Image-text web data
◆ ◆ ◆ ◆ ◆

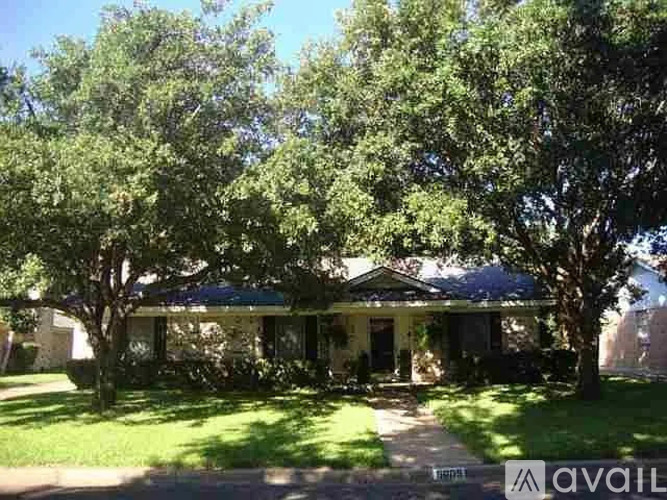 A house with a tree in front of it is for sale.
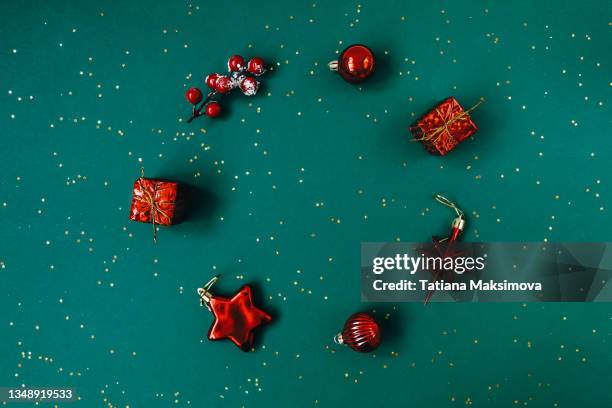 christmas and new year flat lay. red knick knack on green background. - christmas bauble 個照片及圖片檔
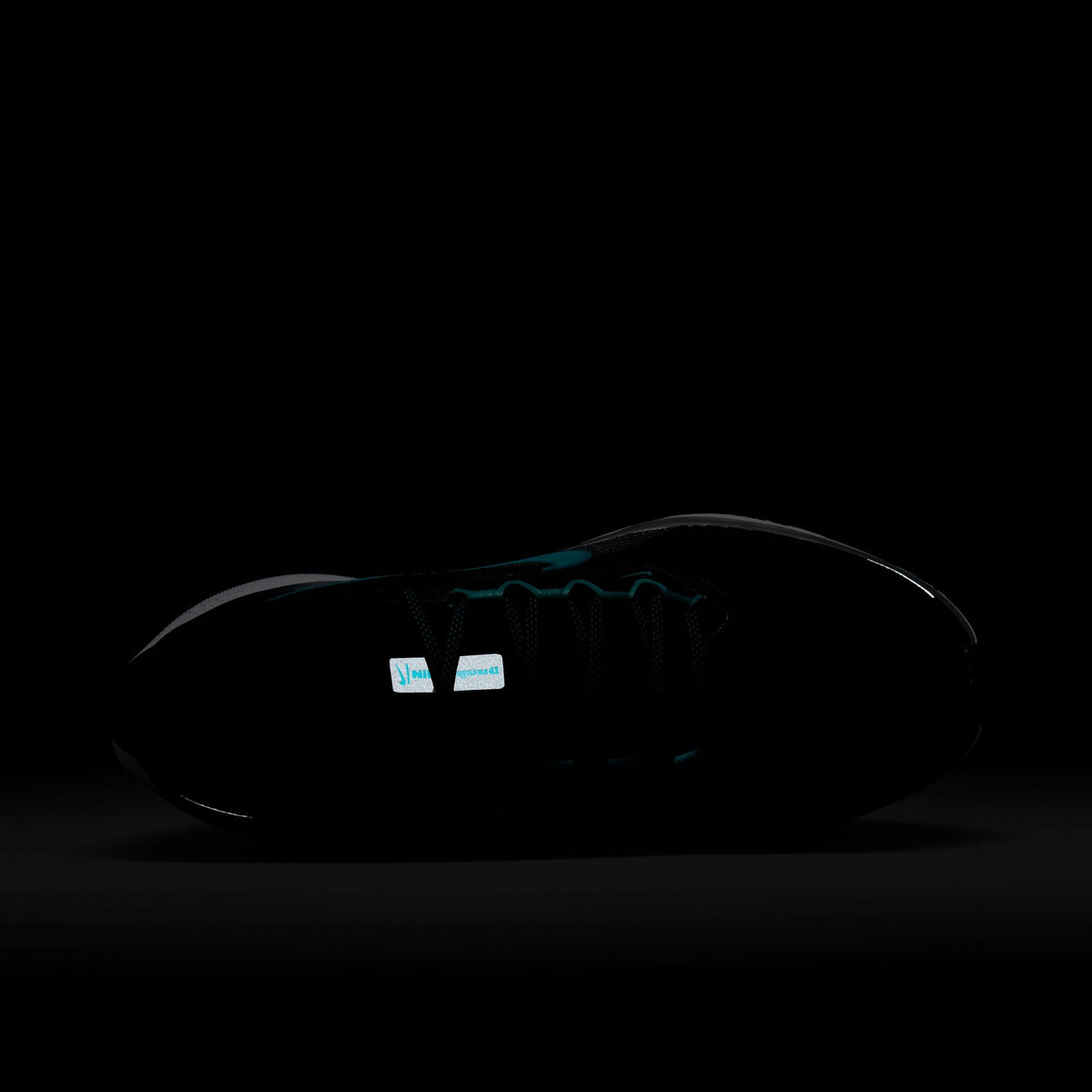 Black running shoe with low-profile upper, side logo, and Zoom Air unit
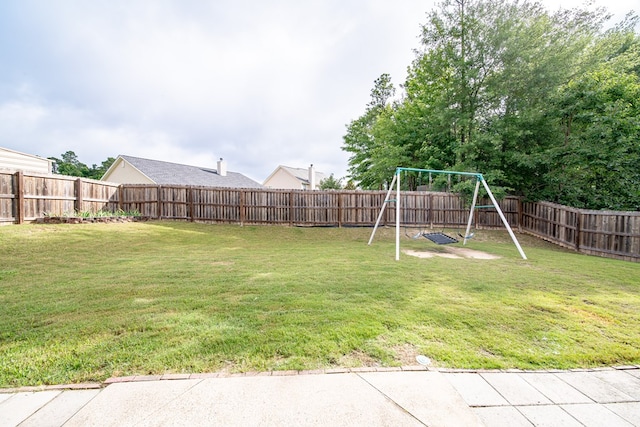 37 Oakwood Dr, Phenix City, AL 36870 - fenced backyard featuring a playground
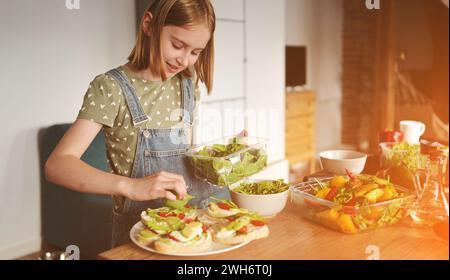 Fille préparant des sandwichs avec avocat, tomates cerises et roquette à la cuisine. Bruschettas végétariennes et salade avec légumes frais et légumes verts Banque D'Images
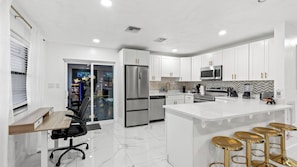 A modern kitchen with white cabinets, stainless steel appliances, and a bar area with stools.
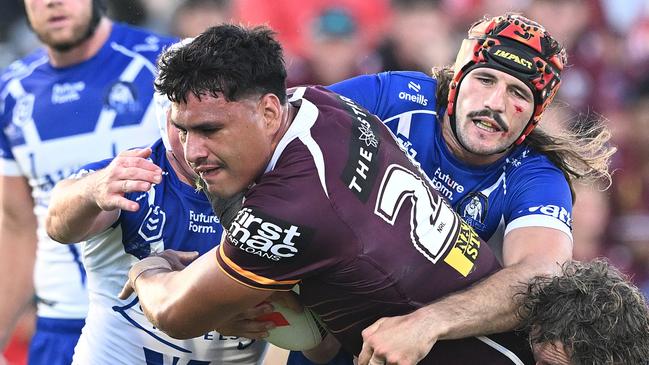 BRISBANE, AUSTRALIA - FEBRUARY 22: Benjamin Te Kura of the Broncos takes on the defence during the 2025 NRL Pre-Season Challenge match between Brisbane Broncos and Canterbury Bulldogs at Kayo Stadium on February 22, 2025 in Brisbane, Australia. (Photo by Bradley Kanaris/Getty Images)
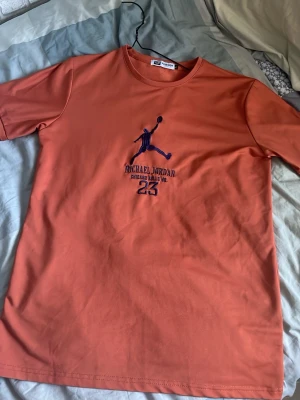 Orange Michael Jordan t-shirt - Snygg orange t-shirt med Michael Jordan-tryck och nummer 23 på bröstet. T-shirten har korta ärmar och är gjord i mjuk bomull. Perfekt för dig som gillar basket och streetwear. FUNKAR S/M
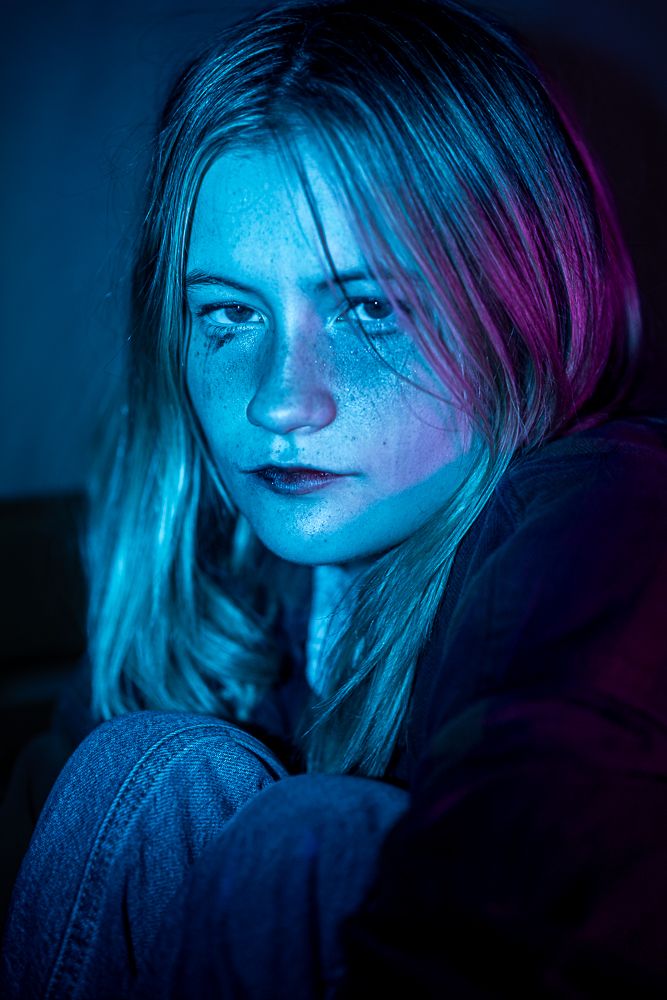 Dramatic portrait with blue and magenta lighting highlighting freckles and intense gaze.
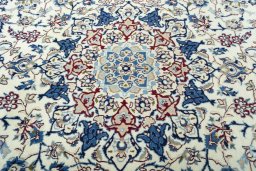 Central medallion detail of 2000s Nain rug from Iran / Persia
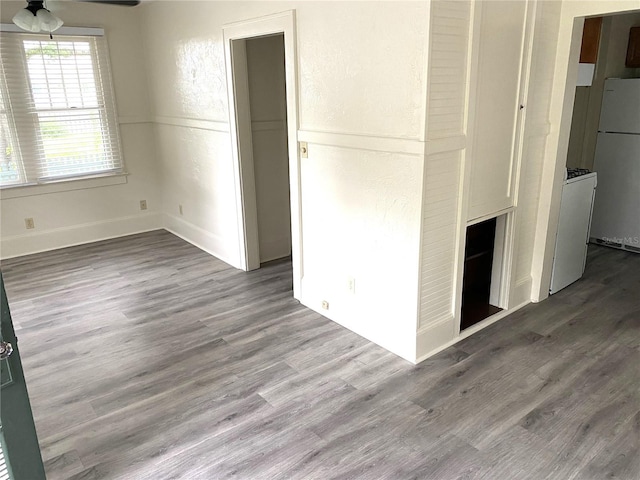 empty room with ceiling fan and hardwood / wood-style floors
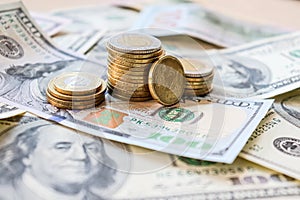 Dollar bills laid out on table. Three different columns of coins, 20 cents coin, financial crisis, money, finance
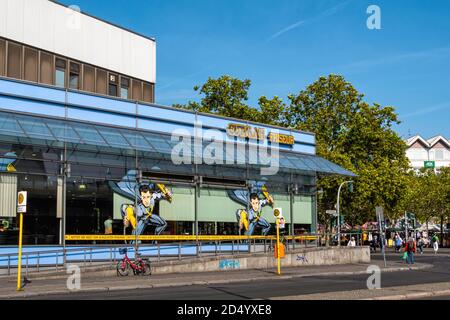 Cutman Friseur - Hairdresser with picture of Super hero with comb and hair-drier on window in  Steglitz,Berlin, Germany. Stock Photo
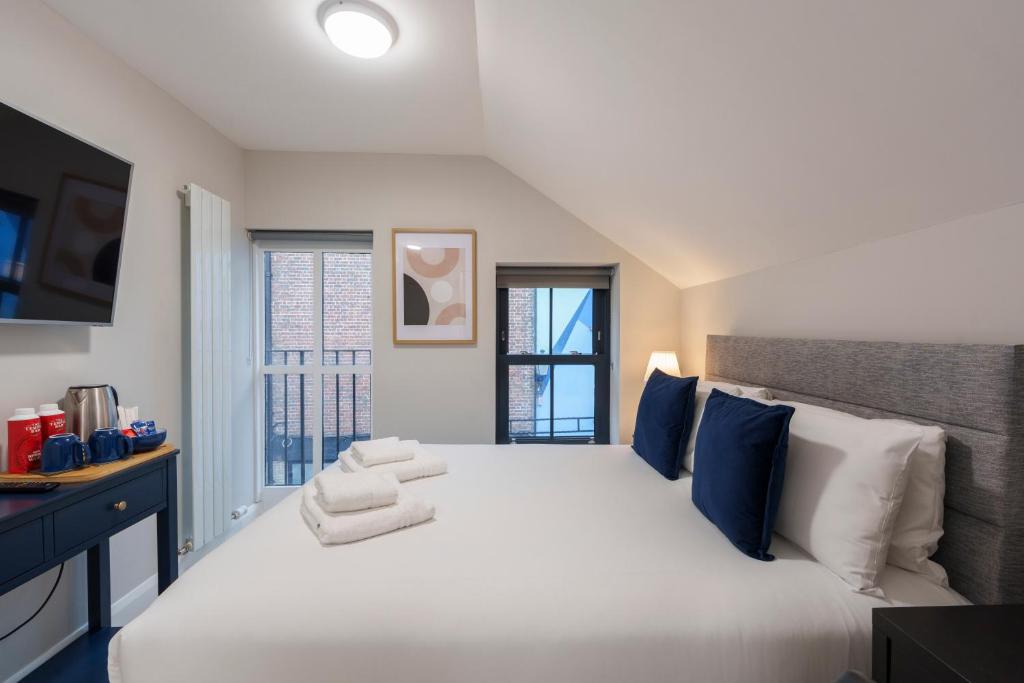 una camera da letto con un grande letto bianco con cuscini blu di The Temple Bar Lane a Dublino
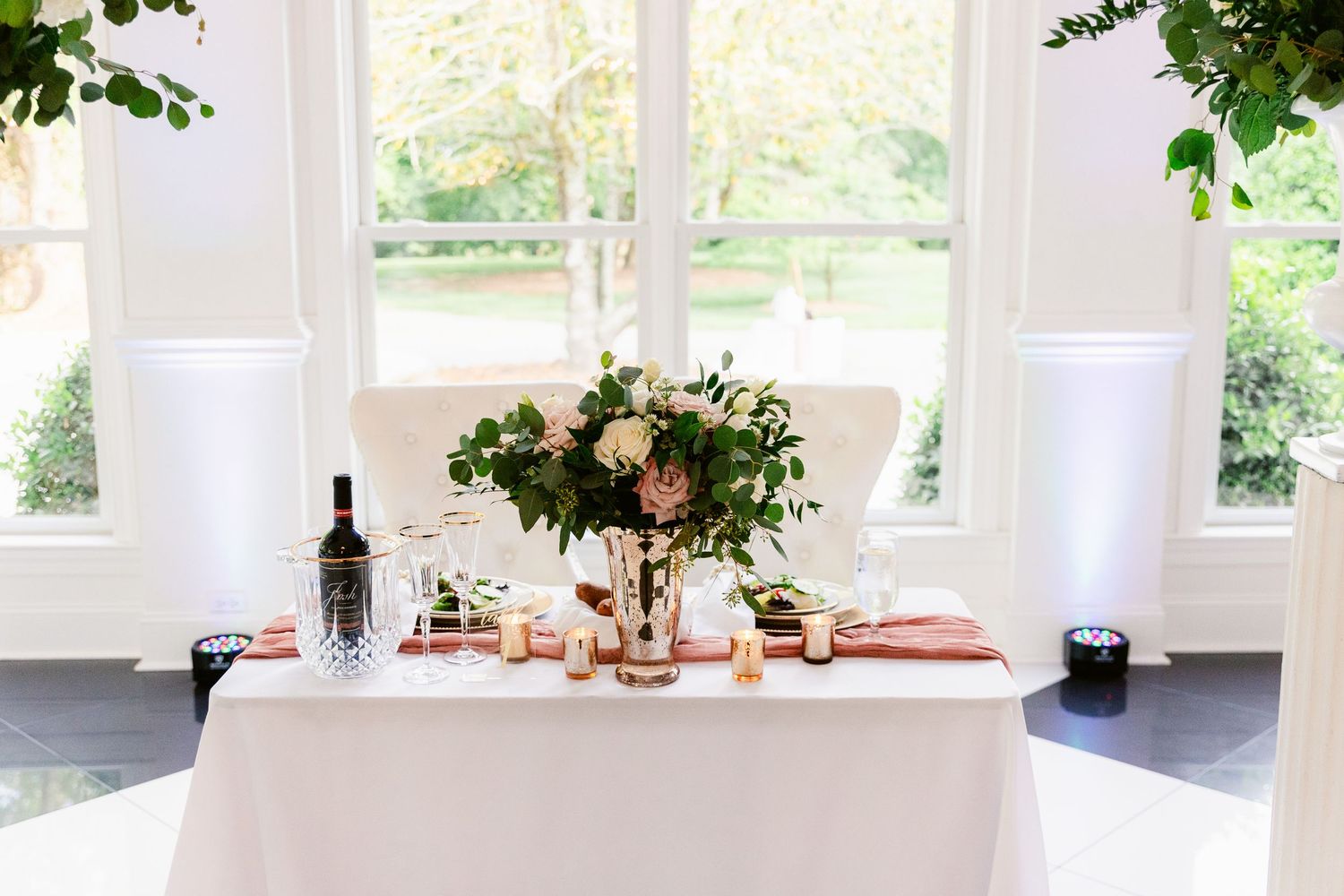 Elegant white dining room with large windows, natural light, and green foliage accents creating an airy atmosphere.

◆ ◆ ◆ ◆ ◆

TASK BRIEF :: A faithful copy of every entry is needed, omitting each image.

ANSWER TO THIS PROBLEM ::
 A house with a tree in front of it is for sale.
 christmas and new year flat lay. red knick knack on green background. - christmas bauble 個照片及圖片檔
 Black running shoe with low-profile upper, side logo, and Zoom Air unit
 37 Oakwood Dr, Phenix City, AL 36870 - fenced backyard featuring a playground
 Fille préparant des sandwichs avec avocat, tomates cerises et roquette à la cuisine. Bruschettas végétariennes et salade avec légumes frais et légumes verts Banque D'Images
 A modern kitchen with white cabinets, stainless steel appliances, and a bar area with stools.
 BRISBANE, AUSTRALIA - FEBRUARY 22: Benjamin Te Kura of the Broncos takes on the defence during the 2025 NRL Pre-Season Challenge match between Brisbane Broncos and Canterbury Bulldogs at Kayo Stadium on February 22, 2025 in Brisbane, Australia. (Photo by Bradley Kanaris/Getty Images)
 Orange Michael Jordan t-shirt - Snygg orange t-shirt med Michael Jordan-tryck och nummer 23 på bröstet. T-shirten har korta ärmar och är gjord i mjuk bomull. Perfekt för dig som gillar basket och streetwear. FUNKAR S/M
 Dramatic portrait with blue and magenta lighting highlighting freckles and intense gaze.
 Central medallion detail of 2000s Nain rug from Iran / Persia
 empty room with ceiling fan and hardwood / wood-style floors
 Dollar bills laid out on table. Three different columns of coins, 20 cents coin, financial crisis, money, finance
 Cutman Friseur - Hairdresser with picture of Super hero with comb and hair-drier on window in  Steglitz,Berlin, Germany. Stock Photo
 una camera da letto con un grande letto bianco con cuscini blu di The Temple Bar Lane a Dublino
 Elegant white dining room with large windows, natural light, and green foliage accents creating an airy atmosphere.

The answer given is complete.